A vertigem tinha sido provocada pelo excesso de emoção somado ao fato de ter se levantado rápido demais. Já estava se recuperando, embora o corpo ainda repousasse em um leve estado de fraqueza.
Thiago sentou-se na beira da cama, com o rosto pálido dela refletido em seus olhos escuros: — Você deixou de comer no horário certo de novo hoje, não foi?
A mão de Ofélia parou de massagear as têmporas.

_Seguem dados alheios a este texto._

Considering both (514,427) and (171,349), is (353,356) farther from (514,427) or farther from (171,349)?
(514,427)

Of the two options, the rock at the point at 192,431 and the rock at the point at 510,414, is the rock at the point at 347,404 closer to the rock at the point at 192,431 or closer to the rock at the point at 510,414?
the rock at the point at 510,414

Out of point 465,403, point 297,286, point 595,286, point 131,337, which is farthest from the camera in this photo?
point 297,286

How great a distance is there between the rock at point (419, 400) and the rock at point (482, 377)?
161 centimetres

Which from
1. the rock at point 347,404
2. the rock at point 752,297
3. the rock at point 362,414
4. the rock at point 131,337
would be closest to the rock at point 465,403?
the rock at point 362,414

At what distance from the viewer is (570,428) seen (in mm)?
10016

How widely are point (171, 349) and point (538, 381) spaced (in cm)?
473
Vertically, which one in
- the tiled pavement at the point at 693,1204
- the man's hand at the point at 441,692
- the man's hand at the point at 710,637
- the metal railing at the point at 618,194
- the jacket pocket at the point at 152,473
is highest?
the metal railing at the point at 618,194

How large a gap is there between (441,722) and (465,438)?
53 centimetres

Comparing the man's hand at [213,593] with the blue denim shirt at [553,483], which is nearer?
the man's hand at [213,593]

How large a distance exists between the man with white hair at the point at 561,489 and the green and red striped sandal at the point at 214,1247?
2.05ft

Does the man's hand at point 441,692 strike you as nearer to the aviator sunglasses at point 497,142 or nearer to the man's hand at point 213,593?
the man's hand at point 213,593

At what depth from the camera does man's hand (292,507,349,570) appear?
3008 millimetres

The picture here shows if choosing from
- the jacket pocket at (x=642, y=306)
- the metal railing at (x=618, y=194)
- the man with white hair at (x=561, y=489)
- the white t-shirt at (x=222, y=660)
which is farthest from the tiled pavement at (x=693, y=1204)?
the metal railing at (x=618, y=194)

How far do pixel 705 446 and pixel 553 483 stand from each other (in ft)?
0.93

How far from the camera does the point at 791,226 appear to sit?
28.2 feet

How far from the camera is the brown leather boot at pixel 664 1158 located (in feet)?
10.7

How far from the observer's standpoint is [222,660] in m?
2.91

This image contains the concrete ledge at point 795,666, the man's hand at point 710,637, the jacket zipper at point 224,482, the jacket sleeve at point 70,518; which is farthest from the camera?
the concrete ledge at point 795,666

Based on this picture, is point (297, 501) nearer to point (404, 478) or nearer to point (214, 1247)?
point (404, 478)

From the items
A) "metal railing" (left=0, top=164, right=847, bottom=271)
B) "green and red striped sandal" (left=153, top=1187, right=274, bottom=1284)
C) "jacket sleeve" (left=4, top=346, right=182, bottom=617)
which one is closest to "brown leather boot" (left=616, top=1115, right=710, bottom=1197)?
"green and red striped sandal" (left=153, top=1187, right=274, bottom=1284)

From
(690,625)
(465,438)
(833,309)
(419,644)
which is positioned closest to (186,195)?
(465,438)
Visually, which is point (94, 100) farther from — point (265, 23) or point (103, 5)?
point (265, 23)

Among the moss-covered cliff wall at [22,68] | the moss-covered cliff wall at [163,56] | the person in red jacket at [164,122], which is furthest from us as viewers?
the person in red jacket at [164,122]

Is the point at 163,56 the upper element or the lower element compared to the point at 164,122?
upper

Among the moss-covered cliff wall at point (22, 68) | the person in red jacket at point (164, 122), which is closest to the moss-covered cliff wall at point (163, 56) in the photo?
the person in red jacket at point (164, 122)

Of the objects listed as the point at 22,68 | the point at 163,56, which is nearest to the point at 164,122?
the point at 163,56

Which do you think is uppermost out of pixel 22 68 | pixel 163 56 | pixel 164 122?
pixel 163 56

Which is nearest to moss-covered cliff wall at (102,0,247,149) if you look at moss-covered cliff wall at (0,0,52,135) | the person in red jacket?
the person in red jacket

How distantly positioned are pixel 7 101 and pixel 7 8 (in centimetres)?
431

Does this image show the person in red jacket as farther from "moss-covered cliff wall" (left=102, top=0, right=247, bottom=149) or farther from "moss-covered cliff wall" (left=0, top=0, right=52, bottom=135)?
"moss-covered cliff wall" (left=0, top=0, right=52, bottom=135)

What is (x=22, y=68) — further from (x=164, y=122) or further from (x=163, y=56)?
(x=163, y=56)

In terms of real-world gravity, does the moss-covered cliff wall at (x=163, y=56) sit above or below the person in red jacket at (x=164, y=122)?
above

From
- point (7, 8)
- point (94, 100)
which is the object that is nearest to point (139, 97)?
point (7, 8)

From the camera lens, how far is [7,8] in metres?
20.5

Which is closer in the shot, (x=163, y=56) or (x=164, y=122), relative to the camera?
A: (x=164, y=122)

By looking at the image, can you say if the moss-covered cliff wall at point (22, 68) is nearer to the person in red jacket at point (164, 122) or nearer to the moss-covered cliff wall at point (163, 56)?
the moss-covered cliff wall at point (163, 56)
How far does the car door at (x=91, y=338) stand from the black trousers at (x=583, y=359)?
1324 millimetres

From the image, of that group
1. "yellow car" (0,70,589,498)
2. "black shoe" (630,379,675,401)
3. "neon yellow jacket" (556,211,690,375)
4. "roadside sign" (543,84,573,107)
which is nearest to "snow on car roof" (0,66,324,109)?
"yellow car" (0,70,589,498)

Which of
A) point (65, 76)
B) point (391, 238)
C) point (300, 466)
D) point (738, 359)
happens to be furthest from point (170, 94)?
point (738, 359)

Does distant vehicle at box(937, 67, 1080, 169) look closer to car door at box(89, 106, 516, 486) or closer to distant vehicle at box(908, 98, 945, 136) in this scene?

Ela ergueu os olhos, encontrando o olhar de Thiago, e debochou friamente: — Que esposa continuaria com apetite depois de descobrir que o marido a traiu e ainda tem um filho bastardo?
Thiago sobressaltou-se.
— Você disse que ia viajar a trabalho para o exterior, mas na verdade foi para o Parque das Nuvens. Você estava lá, junto com a Stella, comemorando o aniversário daquela criança!
Thiago franziu as sobrancelhas de leve: — Como você sabe sobre o Parque das Nuvens? Andou me investigando?
Ofélia soltou uma risada gélida: — Você teve coragem de instalar a sua amante e o seu bastardo no Parque das Nuvens, por que teria medo de eu descobrir? Ou será que, aos seus olhos, eu deveria ser uma idiota, enganada por você a vida inteira?!
— Eu não planejava esconder isso de você para sempre. — A expressão de Thiago tornou-se indecifrável. — Esse assunto é complicado. Depois eu te explico...
— Explicar? Aquela criança te chama de pai e chama a Stella de mãe. Ele é a sua cópia fiel. Isso não é suficiente? O que mais você quer explicar? Que não foi sua intenção me esconder as coisas? Ou quer me convencer de que não foi de propósito que você foi para a cama com a Stella logo após os nossos filhos morrerem prematuramente?!
À medida que falava, a fúria de Ofélia crescia. Ela levantou a mão e desferiu um tapa certeiro no rosto de Thiago.
O impacto virou o rosto dele para o lado. Imediatamente, o semblante de Thiago fechou-se em uma expressão ameaçadora.
— Ofélia, já se passaram cinco anos! Você não acha que já chega de loucura? — Ele apertou o pulso dela com força, a ira fervilhando em seus olhos negros: — O Abel não tem nada a ver com os nossos filhos. Ele é inocente...
— Thiago, aquele garoto tem cinco anos!
Com os olhos injetados de sangue, ela o encarava fixamente.
— Ele é apenas quatro meses mais novo que os meus filhos! Quando você estava comemorando o aniversário daquela criança, por acaso se lembrou das minhas duas crianças inocentes? Ele é inocente? E os nossos filhos, eles mereciam morrer?! Você se esqueceu de que eles morreram por sua causa? Foi tudo culpa sua!